TEXTABSCHNITT ->
···

Wann beginnt Nötigung - Urteile a. d. Praxis ges

Hi!

Die in diesen Dingen Erfahrenen unter Euch möchte ich hiermit bitten, konkrete Erfahrungen, Gerichtsurteile, eingestellte Verfahren u.ä. zu beschreiben, welche auf folgende, grob umrissene Beispilefälle zutreffen. Hierbei muss der relevante Tatbestand nicht unbedingt nur Nötigung sein:

  1. Situation: Gutes Wetter, trockene Fahrbahn. Autobahn, keine Geschw. Limitierung. 2 Autofahrer auf der linken Spur. Die Spur rechts daneben ist frei. Vorausfahrender (1) fährt 120 Km/h, von hinten nähert Fahrer 2 mit 160 Km/h.
  • Fahrer 2 blendet, noch 200m entfernt, kurz auf.
    Nötigung?

  • Fahrer 1 verlässt die linke Spur nicht
    Nötigung?

  • Fahrer 2 blendet erneut kurz auf, hält die V von 1 und hält 60m Abstand.
    Nötigung?

  • Fahrer 2 fährt nun kurzzeitig dichter auf und lässt sich wieder zurückfallen.
    Nötigung?

  • Fahrer 2 fährt kurzzeitig dichter auf, blendet kurz auf und lässt sich dann wieder zurückfallen.
    Nötigung?

  • Fahrer 1 führt eine objektiv unnötige Vollbremsung aus.
    Nötigung?

  • Fahrer 2 setzt einige Sekunden den linken Blinker, hält jedoch den Sicherheitsabstand ein.
    Nötigung?

  1. Situation: Gutes Wetter, trockene Fahrbahn. Landstraße, 100 Km/h Limit, zweispurig (1 pro Richtung), übersichtlich, gerader Streckenverlauf. Fahrer 1 fährt mit 80 Km/ voraus, Fahrer 2 nähert sich mit 100 Km/h von hinten.
  • Fahrer 2 setzt den Blinker, schert aus und beschleunigt, um 1 zu überholen. Fahrer 1 beschleunigt.
    Nötigung?

  • Fahrer 2 beschleunigt ebenfalls, stärker als 1, und wechselt knapp (3-4m) vor 1 wieder nach rechts.
    Nötigung?

  • Fahrer 2 setzt den Blinker, schert aus und beschleunigt, um 1 zu überholen. Fahrer 1 beschleunigt. Fahrer 2 verringert seine V und schert knapp hinter Fahrer 1 wieder ein, blendet kurz auf.
    Nötigung?

  • Fahrer 2 setzt den Blinker, schert aus und beschleunigt, um 1 zu überholen. Fahrer 1 beschleunigt. Es kommt Gegenverkehr, welcher durch ein Überholmanüber des 2 ohne Beschleunigung des 1 nicht gefährdet worden wäre.
    Nötigung?

···

AUFGEFÜHRTE EINTRÄGE ->
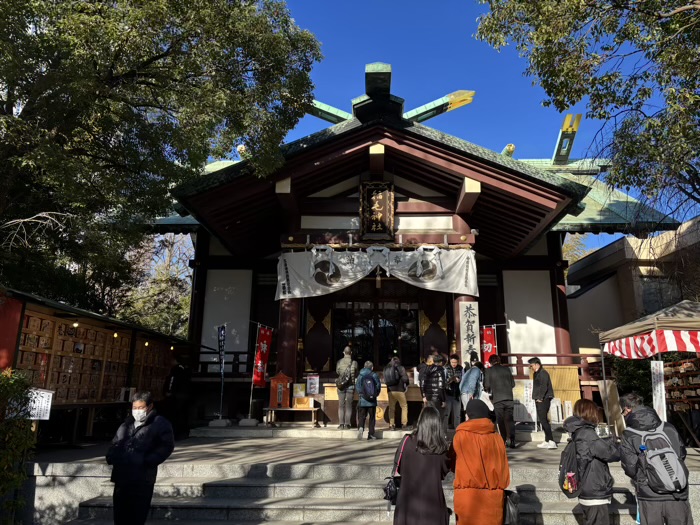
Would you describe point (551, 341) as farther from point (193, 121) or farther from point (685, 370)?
point (193, 121)

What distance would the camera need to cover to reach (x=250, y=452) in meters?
7.53

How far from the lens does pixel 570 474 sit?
4.25 metres

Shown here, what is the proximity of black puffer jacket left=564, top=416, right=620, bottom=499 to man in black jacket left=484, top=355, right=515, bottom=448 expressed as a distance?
3592mm

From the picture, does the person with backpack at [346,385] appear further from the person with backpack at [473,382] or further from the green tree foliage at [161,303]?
the green tree foliage at [161,303]

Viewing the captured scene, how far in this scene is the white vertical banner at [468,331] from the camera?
10.8 metres

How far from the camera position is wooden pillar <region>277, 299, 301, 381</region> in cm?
1070

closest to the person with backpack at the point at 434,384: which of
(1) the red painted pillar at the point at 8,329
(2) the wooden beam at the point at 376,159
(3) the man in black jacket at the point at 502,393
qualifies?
(3) the man in black jacket at the point at 502,393

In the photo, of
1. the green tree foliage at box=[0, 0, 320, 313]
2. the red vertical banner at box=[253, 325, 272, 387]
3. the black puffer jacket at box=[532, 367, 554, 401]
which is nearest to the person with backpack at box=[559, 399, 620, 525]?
the black puffer jacket at box=[532, 367, 554, 401]

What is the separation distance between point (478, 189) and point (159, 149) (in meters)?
6.65

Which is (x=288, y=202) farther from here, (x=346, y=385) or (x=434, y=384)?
(x=434, y=384)

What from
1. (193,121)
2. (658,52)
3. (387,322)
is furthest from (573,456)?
(387,322)

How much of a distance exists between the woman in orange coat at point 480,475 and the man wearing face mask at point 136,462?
8.35ft

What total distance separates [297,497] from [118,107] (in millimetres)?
6605

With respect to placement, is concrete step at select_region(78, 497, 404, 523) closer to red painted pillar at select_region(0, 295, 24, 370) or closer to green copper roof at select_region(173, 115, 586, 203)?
red painted pillar at select_region(0, 295, 24, 370)
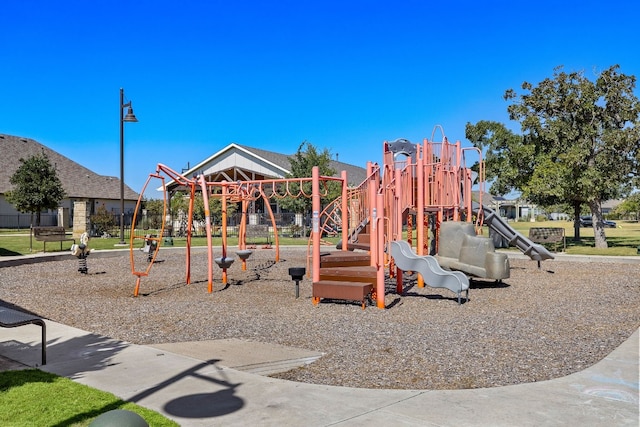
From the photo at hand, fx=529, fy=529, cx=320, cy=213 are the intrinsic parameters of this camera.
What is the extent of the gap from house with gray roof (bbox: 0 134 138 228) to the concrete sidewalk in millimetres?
42540

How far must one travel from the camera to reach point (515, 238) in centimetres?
1617

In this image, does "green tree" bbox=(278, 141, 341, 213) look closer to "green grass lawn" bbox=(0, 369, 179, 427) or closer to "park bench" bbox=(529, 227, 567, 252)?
"park bench" bbox=(529, 227, 567, 252)

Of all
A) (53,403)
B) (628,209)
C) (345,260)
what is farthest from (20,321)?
(628,209)

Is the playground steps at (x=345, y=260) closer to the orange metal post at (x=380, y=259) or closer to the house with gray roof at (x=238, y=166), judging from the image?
the orange metal post at (x=380, y=259)

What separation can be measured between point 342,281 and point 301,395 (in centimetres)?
599

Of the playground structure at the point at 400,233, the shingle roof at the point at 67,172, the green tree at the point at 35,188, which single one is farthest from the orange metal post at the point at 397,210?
the shingle roof at the point at 67,172

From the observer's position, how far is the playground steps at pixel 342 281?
10211mm

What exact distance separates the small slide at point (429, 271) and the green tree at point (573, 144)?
44.3 feet

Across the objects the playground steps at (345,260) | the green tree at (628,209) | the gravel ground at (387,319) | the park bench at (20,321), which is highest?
the green tree at (628,209)

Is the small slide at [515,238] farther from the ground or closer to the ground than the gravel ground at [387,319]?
farther from the ground

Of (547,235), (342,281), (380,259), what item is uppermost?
(547,235)

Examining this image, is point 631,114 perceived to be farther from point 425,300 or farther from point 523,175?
point 425,300

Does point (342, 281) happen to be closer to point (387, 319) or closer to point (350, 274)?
point (350, 274)

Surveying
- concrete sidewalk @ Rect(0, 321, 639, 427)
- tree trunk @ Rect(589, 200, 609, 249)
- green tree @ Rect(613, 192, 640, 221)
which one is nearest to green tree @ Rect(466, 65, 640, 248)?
tree trunk @ Rect(589, 200, 609, 249)
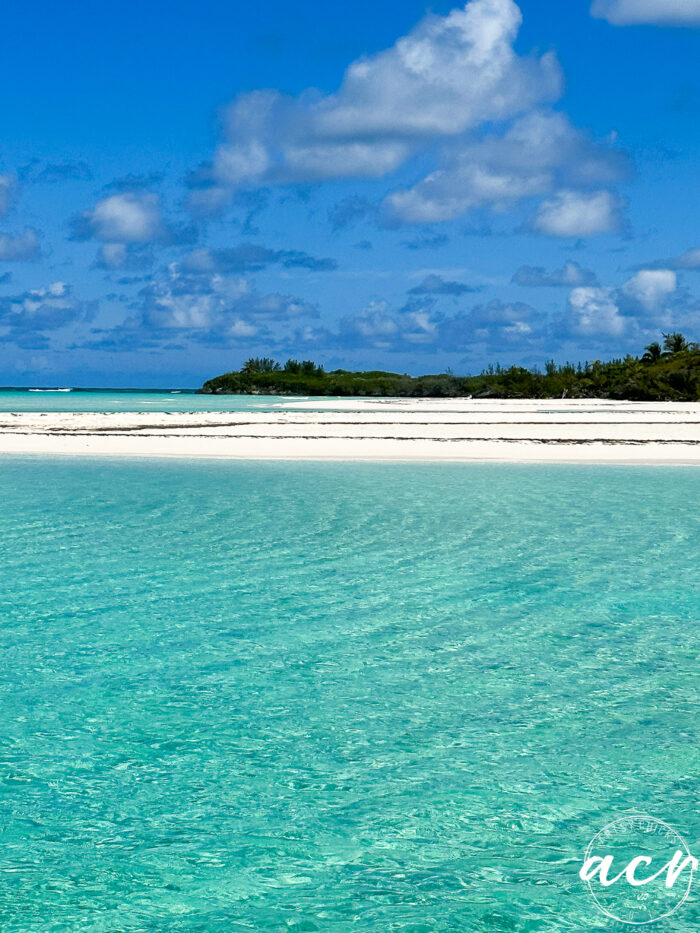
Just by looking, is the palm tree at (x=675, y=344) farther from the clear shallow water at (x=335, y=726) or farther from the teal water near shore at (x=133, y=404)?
the clear shallow water at (x=335, y=726)

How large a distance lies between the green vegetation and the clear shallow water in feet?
236

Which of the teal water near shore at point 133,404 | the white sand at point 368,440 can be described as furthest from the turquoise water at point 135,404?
the white sand at point 368,440

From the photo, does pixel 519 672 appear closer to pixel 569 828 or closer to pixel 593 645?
pixel 593 645

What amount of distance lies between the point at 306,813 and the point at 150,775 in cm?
96

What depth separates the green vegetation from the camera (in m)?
82.4

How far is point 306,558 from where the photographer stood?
11367mm

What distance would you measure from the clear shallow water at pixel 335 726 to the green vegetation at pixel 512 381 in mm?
71992

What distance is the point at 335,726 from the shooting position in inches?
230

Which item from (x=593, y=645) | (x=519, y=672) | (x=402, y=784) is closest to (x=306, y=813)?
(x=402, y=784)

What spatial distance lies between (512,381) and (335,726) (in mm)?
102132

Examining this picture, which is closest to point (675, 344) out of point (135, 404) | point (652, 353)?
point (652, 353)

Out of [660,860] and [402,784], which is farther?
[402,784]

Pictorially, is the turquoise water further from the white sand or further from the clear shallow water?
the clear shallow water

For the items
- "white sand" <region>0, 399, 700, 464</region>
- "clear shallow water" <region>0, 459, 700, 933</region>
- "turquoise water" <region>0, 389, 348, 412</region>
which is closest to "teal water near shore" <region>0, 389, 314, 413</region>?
"turquoise water" <region>0, 389, 348, 412</region>
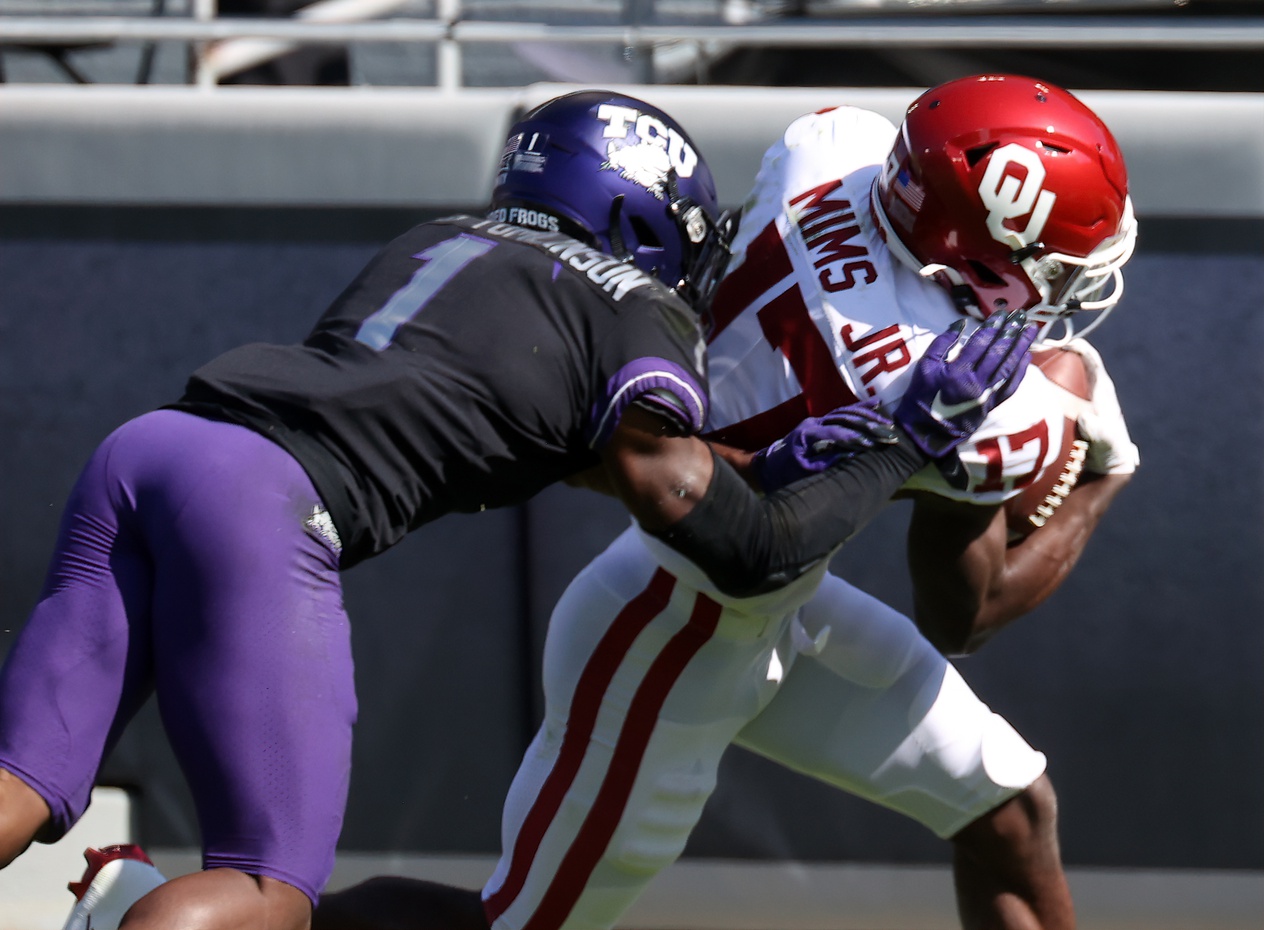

···

AUFGABENLISTE ->
1 – Prüfe, ob die folgenden Aussagen mit dem Text über Nötigung im Straßenverkehr übereinstimmen. Antworte jeweils mit Ja oder Nein und gib die entscheidenden Worte des Textes wörtlich an: (a) In der Situation auf der Autobahn gilt ein Tempolimit. (b) Auf der Landstraße liegt die Höchstgeschwindigkeit bei 100 km/h. (c) Auf der Autobahn fährt Fahrer 1 mit 160 km/h.
2 – Führe den Text über Nötigung im Straßenverkehr ab seinem letzten Absatz weiter.

GEGEBENE ANTWORTEN ->
1 –
(a) Nein: „keine Geschw. Limitierung.“
(b) Ja: „Landstraße, 100 Km/h Limit“
(c) Nein: „Vorausfahrender (1) fährt 120 Km/h“

2 –
  • Fahrer 2 setzt den Blinker, schert aus und beschleunigt, um 1 zu überholen. Fahrer 1 beschleunigt. Es kommt Gegenverkehr, welcher durch ein Überholmanüber des 2 ohne Beschleunigung des 1 nicht gefährdet worden wäre. 2 wechselt auf die rechte Spur und kollidiert mit 1.
    Nötigung? Schuld?

  • Fahrer 2 setzt den Blinker, schert aus und beschleunigt, um 1 zu überholen. Fahrer 1 beschleunigt. Es kommt Gegenverkehr, welcher durch ein Überholmanüber des 2 ohne Beschleunigung des 1 nicht gefährdet worden wäre. 2 bremst, 1 bremst auch. 2 beschleunigt, 1 beschleunigt ebenfalls. 2 wechselt auf die rechte Spur und kollidiert mit 1.
    Nötigung? Schuld?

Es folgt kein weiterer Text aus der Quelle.